Task requirements: Reproduce the listing below verbatim, beginning at the line that contains "Sort point 35,105" and continuing through the end of the listing, with both ends included.

Material for the task:
------------------------------
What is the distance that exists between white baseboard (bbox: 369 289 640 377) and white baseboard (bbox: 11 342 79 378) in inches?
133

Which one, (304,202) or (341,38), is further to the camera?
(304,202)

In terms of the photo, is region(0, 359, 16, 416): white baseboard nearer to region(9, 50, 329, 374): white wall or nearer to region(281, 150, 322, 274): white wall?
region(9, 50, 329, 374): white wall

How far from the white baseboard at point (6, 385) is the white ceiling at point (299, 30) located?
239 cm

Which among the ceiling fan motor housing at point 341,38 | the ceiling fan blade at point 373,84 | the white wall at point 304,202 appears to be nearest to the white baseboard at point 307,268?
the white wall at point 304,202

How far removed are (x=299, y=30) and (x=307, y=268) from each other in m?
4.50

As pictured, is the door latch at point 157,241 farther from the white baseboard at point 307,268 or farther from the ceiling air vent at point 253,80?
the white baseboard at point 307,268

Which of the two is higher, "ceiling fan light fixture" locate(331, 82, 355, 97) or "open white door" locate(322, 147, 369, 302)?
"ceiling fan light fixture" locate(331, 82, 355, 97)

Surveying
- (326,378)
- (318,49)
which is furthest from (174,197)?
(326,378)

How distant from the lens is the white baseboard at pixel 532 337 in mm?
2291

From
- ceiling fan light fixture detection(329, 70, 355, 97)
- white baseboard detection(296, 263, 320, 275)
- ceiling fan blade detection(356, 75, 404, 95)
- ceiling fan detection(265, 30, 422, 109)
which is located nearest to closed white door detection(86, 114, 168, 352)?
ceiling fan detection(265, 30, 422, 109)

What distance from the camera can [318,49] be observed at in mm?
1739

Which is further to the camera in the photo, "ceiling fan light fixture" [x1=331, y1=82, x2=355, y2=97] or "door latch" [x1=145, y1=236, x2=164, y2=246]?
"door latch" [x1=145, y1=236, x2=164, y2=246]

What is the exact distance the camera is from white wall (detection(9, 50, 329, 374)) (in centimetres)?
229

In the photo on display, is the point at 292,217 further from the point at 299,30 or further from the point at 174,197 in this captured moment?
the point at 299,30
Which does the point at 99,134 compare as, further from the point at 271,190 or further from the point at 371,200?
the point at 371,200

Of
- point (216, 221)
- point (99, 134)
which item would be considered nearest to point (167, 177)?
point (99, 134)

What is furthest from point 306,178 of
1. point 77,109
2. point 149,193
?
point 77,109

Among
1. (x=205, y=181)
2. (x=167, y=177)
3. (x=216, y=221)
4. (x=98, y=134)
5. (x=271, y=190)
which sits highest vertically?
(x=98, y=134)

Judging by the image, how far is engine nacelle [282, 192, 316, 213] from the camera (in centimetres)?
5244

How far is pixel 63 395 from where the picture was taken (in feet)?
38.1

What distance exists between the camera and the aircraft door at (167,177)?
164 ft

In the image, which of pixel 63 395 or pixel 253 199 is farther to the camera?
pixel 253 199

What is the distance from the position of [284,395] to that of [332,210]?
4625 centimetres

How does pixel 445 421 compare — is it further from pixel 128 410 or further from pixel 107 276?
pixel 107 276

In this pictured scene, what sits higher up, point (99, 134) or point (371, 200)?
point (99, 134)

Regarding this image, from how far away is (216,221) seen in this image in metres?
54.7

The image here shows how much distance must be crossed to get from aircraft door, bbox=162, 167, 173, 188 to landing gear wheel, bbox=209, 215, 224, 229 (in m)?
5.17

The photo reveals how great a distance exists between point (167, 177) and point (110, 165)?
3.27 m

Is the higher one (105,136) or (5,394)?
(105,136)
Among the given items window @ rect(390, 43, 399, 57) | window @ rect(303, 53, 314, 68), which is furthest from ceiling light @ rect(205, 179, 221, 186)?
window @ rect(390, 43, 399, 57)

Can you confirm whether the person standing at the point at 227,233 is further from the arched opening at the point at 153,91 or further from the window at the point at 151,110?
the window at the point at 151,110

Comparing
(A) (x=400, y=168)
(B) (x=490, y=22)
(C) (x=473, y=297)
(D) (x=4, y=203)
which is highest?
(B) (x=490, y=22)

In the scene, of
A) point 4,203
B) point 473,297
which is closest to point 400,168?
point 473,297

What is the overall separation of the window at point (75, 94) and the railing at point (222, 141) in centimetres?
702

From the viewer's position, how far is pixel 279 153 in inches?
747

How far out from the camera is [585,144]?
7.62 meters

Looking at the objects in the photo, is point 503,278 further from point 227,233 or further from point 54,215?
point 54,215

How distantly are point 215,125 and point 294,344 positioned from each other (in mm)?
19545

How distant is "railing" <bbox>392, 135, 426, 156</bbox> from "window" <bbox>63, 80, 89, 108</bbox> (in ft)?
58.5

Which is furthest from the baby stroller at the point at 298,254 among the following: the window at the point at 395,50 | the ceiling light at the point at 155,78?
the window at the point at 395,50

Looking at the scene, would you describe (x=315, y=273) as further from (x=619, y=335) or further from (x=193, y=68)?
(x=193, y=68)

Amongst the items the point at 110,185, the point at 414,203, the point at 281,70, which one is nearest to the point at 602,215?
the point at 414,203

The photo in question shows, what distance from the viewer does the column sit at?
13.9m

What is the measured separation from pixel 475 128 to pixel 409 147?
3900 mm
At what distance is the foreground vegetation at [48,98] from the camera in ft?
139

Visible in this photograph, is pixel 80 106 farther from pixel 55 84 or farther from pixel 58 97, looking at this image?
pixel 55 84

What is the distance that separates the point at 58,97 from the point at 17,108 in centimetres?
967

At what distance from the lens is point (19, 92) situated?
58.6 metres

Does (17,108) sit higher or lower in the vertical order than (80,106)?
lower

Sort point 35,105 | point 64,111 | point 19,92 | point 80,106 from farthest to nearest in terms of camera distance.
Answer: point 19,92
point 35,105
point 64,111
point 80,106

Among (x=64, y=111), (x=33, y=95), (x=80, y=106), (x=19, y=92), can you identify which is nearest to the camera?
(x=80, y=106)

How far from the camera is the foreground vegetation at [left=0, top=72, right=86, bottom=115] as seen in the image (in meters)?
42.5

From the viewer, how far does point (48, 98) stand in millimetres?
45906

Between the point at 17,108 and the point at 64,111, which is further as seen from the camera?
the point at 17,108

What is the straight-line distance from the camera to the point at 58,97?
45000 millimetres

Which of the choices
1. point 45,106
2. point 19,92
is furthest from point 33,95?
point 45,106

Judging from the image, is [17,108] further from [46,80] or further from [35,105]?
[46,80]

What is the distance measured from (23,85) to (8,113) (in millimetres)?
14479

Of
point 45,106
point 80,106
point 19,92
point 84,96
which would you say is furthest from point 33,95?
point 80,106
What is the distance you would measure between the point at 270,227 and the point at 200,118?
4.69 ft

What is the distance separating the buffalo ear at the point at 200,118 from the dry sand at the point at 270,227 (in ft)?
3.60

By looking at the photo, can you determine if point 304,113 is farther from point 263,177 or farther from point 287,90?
------------------------------
Output below:
Sort point 35,105 | point 64,111 | point 19,92 | point 80,106 from farthest to nearest in terms of camera distance.
Answer: point 19,92
point 35,105
point 64,111
point 80,106

Among (x=64, y=111), (x=33, y=95), (x=80, y=106), (x=19, y=92), can you identify which is nearest to the camera?
(x=80, y=106)

How far from the camera is the foreground vegetation at [left=0, top=72, right=86, bottom=115] as seen in the image (in meters)?
42.5

From the viewer, how far does point (48, 98) stand in millimetres?
45906

Between the point at 17,108 and the point at 64,111, which is further as seen from the camera?
the point at 17,108

What is the straight-line distance from the camera to the point at 58,97?
45000 millimetres

Which of the choices
1. point 45,106
2. point 19,92
is furthest from point 33,95?
point 45,106

Judging from the image, is [17,108] further from [46,80] or further from [35,105]?
[46,80]

What is the distance measured from (23,85) to (8,113) (in millimetres)?
14479

Of
point 45,106
point 80,106
point 19,92
point 84,96
which would you say is furthest from point 33,95?
point 80,106
What is the distance you would measure between the point at 270,227 and the point at 200,118?
4.69 ft

What is the distance separating the buffalo ear at the point at 200,118 from the dry sand at the point at 270,227 (in ft)?
3.60

By looking at the photo, can you determine if point 304,113 is farther from point 263,177 or farther from point 287,90?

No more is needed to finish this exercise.